● **Material**

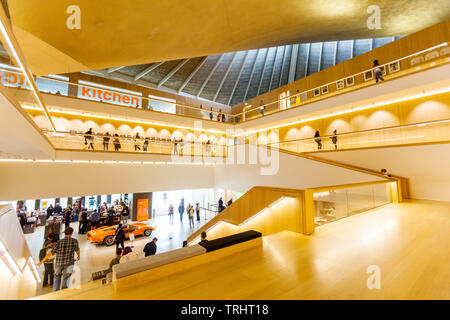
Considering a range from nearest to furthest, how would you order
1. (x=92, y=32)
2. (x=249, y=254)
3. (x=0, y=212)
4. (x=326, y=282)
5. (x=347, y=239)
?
1. (x=326, y=282)
2. (x=249, y=254)
3. (x=347, y=239)
4. (x=0, y=212)
5. (x=92, y=32)

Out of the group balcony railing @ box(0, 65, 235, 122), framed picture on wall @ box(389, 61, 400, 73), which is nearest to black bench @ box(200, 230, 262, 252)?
balcony railing @ box(0, 65, 235, 122)

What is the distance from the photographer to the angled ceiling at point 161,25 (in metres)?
5.14

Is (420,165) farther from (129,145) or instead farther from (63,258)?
(129,145)

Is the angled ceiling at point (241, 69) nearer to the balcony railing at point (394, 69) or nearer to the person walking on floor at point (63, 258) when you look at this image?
the balcony railing at point (394, 69)

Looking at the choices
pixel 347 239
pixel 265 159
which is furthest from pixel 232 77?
pixel 347 239

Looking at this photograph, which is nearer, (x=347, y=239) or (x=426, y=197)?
(x=347, y=239)

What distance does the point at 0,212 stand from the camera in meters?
4.38

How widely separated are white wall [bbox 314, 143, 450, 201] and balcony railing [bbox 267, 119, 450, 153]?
340 millimetres

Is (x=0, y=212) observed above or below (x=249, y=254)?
above

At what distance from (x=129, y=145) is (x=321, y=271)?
Result: 36.5ft

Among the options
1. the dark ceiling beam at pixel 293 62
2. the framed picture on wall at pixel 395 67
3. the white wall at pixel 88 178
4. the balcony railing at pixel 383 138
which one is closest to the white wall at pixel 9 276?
the white wall at pixel 88 178
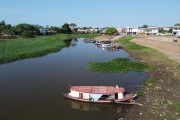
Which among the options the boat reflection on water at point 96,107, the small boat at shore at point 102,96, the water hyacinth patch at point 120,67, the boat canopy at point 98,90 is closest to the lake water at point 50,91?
the boat reflection on water at point 96,107

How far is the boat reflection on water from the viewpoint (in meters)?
22.1

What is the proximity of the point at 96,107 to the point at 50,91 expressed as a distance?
7.04 metres

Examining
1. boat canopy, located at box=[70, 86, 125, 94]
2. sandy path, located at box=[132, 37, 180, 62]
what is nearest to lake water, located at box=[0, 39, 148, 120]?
boat canopy, located at box=[70, 86, 125, 94]

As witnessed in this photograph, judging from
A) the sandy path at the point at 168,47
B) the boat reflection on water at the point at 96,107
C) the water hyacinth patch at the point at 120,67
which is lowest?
the boat reflection on water at the point at 96,107

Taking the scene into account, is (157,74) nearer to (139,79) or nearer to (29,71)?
(139,79)

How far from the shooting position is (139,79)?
32.9m

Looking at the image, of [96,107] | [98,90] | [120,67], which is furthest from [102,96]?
[120,67]

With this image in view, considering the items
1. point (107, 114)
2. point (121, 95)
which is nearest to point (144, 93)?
point (121, 95)

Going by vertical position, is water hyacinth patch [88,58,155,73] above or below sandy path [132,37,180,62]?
below

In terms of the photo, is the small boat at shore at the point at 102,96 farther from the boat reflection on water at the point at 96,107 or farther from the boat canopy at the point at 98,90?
the boat reflection on water at the point at 96,107

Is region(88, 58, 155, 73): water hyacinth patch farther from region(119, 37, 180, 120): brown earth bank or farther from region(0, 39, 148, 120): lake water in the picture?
region(119, 37, 180, 120): brown earth bank

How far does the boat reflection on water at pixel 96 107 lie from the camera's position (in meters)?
22.1

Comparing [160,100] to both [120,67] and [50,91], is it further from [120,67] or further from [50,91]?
[120,67]

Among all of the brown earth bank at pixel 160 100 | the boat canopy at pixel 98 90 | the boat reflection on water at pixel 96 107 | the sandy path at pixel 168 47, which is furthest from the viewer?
the sandy path at pixel 168 47
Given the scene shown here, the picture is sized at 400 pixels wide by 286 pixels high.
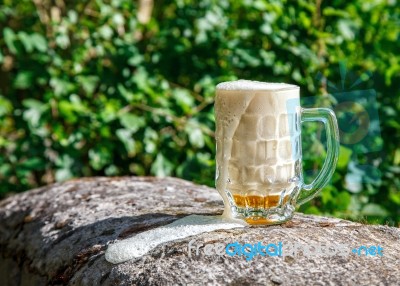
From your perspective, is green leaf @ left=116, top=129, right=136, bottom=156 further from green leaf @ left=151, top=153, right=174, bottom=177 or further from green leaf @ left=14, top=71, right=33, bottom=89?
green leaf @ left=14, top=71, right=33, bottom=89

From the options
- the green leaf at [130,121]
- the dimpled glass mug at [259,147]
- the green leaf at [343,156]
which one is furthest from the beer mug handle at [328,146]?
the green leaf at [130,121]

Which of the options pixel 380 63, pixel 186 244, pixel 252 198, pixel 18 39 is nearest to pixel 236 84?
pixel 252 198

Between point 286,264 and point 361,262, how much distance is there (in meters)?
0.18

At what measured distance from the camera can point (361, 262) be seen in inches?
71.6

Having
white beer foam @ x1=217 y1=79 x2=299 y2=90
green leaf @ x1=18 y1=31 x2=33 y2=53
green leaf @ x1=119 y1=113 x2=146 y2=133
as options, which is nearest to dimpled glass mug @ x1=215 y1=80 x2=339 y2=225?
white beer foam @ x1=217 y1=79 x2=299 y2=90

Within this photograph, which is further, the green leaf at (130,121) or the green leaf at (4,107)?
the green leaf at (4,107)

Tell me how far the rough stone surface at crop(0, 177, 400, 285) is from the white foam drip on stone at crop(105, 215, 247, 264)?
0.03m

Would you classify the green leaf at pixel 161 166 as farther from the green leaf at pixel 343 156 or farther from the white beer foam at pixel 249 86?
the white beer foam at pixel 249 86

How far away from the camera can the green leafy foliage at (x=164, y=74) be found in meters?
3.95

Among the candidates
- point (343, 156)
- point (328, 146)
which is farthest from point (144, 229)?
point (343, 156)

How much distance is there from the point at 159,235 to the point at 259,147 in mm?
354

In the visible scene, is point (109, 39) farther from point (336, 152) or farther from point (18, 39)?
point (336, 152)

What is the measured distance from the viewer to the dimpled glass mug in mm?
1940

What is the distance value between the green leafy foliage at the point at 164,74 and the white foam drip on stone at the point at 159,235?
178 cm
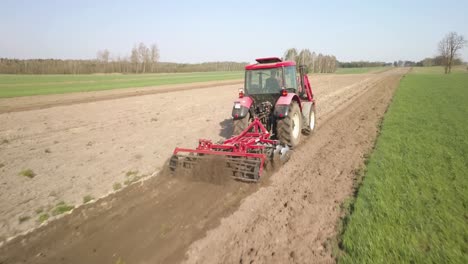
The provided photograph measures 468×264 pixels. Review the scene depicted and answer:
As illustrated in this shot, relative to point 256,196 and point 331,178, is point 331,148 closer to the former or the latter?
point 331,178

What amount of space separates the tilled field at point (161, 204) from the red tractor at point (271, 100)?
72 cm

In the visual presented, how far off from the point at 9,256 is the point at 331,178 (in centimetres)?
473

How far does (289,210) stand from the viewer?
4094mm

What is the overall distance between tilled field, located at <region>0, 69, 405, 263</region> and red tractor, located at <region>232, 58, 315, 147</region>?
→ 72cm

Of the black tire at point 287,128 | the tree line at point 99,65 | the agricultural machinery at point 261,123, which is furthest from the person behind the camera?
the tree line at point 99,65

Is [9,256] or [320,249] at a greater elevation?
[320,249]

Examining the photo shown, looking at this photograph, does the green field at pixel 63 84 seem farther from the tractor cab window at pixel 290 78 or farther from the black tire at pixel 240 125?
the tractor cab window at pixel 290 78

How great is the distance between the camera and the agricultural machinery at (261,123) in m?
5.24

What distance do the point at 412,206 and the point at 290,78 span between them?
4213mm

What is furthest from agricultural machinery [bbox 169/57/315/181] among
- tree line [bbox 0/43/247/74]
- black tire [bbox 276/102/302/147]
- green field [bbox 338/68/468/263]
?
tree line [bbox 0/43/247/74]

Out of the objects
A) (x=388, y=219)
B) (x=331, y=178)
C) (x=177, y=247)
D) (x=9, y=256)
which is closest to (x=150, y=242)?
(x=177, y=247)

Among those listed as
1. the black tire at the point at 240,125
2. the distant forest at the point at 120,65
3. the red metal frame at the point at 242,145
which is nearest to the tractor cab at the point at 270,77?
the black tire at the point at 240,125

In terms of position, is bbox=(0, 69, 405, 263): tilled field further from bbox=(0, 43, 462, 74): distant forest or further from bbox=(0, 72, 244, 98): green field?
bbox=(0, 43, 462, 74): distant forest

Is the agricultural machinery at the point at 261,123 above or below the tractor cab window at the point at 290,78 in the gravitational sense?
below
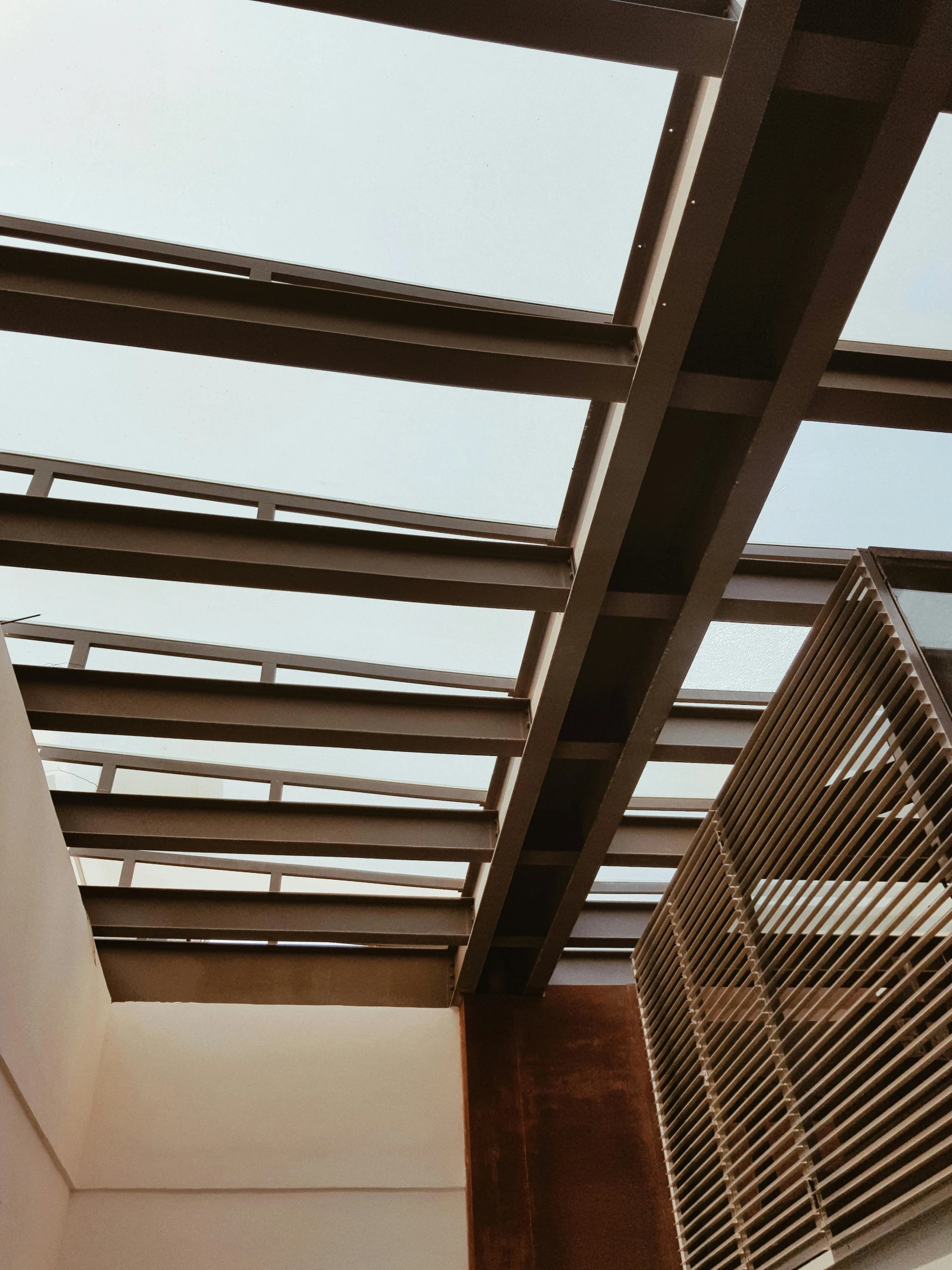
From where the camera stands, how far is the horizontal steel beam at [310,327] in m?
3.49

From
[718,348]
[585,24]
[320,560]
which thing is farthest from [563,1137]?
[585,24]

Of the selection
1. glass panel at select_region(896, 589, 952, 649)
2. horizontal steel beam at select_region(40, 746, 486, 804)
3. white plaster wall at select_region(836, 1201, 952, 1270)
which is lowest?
white plaster wall at select_region(836, 1201, 952, 1270)

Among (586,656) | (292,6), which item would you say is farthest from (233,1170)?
(292,6)

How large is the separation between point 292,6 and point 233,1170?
7.27 meters

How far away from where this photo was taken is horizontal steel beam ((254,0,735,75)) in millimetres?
2703

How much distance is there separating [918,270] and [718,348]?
76 cm

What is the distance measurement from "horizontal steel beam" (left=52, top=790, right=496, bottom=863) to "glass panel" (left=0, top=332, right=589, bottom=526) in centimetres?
260

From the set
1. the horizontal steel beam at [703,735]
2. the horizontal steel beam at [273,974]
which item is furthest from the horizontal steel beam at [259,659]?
the horizontal steel beam at [273,974]

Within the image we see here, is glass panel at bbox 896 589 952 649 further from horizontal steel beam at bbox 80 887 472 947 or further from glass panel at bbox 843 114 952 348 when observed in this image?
horizontal steel beam at bbox 80 887 472 947

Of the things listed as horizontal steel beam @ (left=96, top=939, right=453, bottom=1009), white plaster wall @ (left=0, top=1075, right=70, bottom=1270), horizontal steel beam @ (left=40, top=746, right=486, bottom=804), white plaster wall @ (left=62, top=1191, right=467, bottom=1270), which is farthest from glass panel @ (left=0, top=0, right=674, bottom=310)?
white plaster wall @ (left=62, top=1191, right=467, bottom=1270)

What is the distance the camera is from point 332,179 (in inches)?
136

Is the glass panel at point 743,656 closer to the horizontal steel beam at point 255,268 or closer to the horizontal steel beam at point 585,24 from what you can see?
the horizontal steel beam at point 255,268

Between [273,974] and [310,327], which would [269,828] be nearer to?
[273,974]

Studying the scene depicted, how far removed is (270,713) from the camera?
5.59m
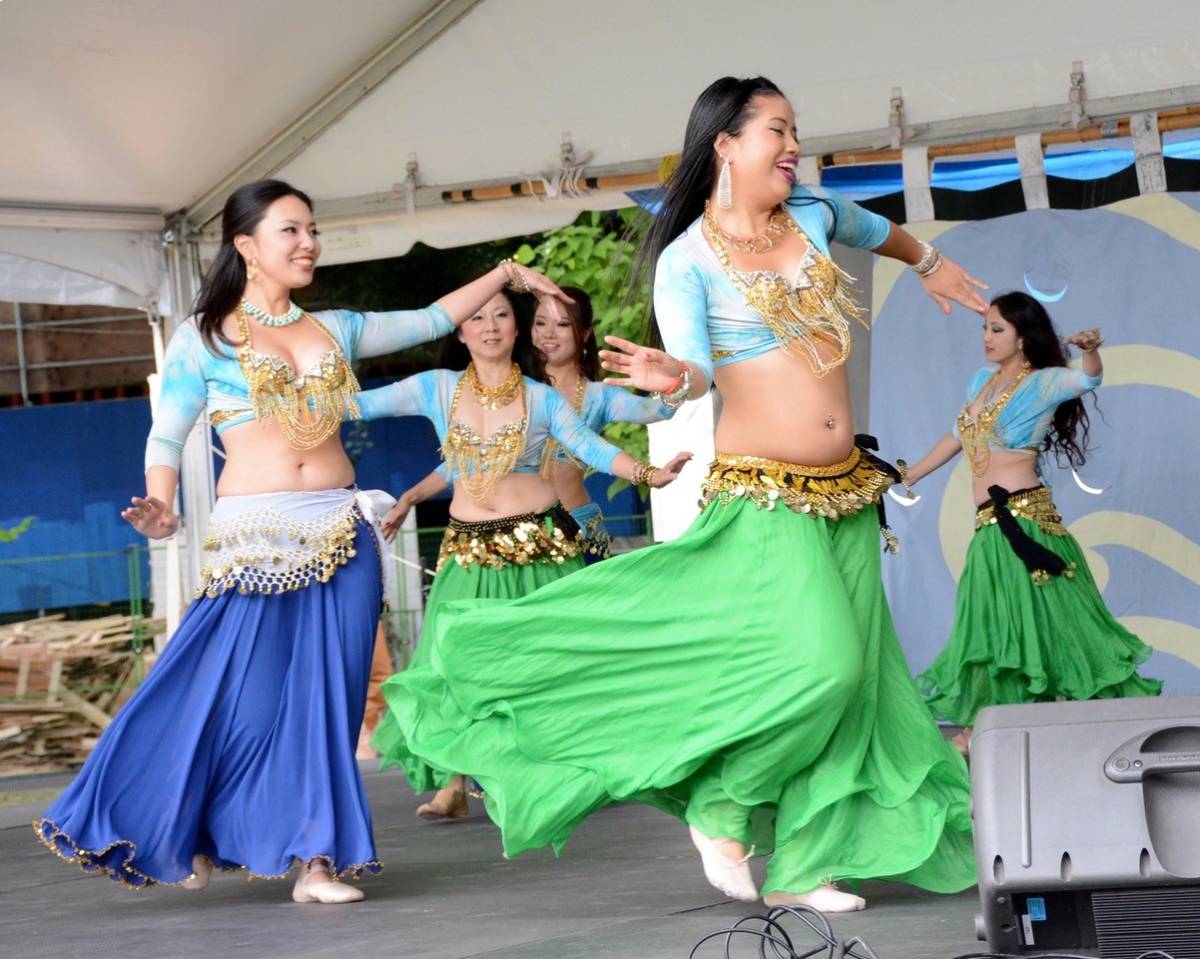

● **Exercise brief**
Rewrite the data from the line that has "From the set" through the end of the data, putting "window pane" wherever "glass panel" appears and leaving everything else as it is. Leave the pictures out of your answer.

● **Final result**
From the set
1. the horizontal steel beam at [703,735]
2. the horizontal steel beam at [273,974]
which item is furthest from the horizontal steel beam at [259,659]?
the horizontal steel beam at [273,974]

Within the image we see here, is window pane at bbox 896 589 952 649 further from horizontal steel beam at bbox 80 887 472 947 or further from window pane at bbox 843 114 952 348 when observed in this image?
horizontal steel beam at bbox 80 887 472 947

Of the things listed as horizontal steel beam @ (left=96, top=939, right=453, bottom=1009), white plaster wall @ (left=0, top=1075, right=70, bottom=1270), horizontal steel beam @ (left=40, top=746, right=486, bottom=804), white plaster wall @ (left=62, top=1191, right=467, bottom=1270), which is farthest from window pane @ (left=0, top=0, right=674, bottom=310)?
white plaster wall @ (left=62, top=1191, right=467, bottom=1270)

What is the distance the camera is from point 332,179 (in inches)?
136

Is the window pane at point 743,656 closer to the horizontal steel beam at point 255,268 or closer to the horizontal steel beam at point 585,24 from what you can see?
the horizontal steel beam at point 255,268

Between [273,974] and [310,327], which would [269,828] be nearer to?
[273,974]

Studying the scene depicted, how far removed is (270,713) from the camera?
5.59m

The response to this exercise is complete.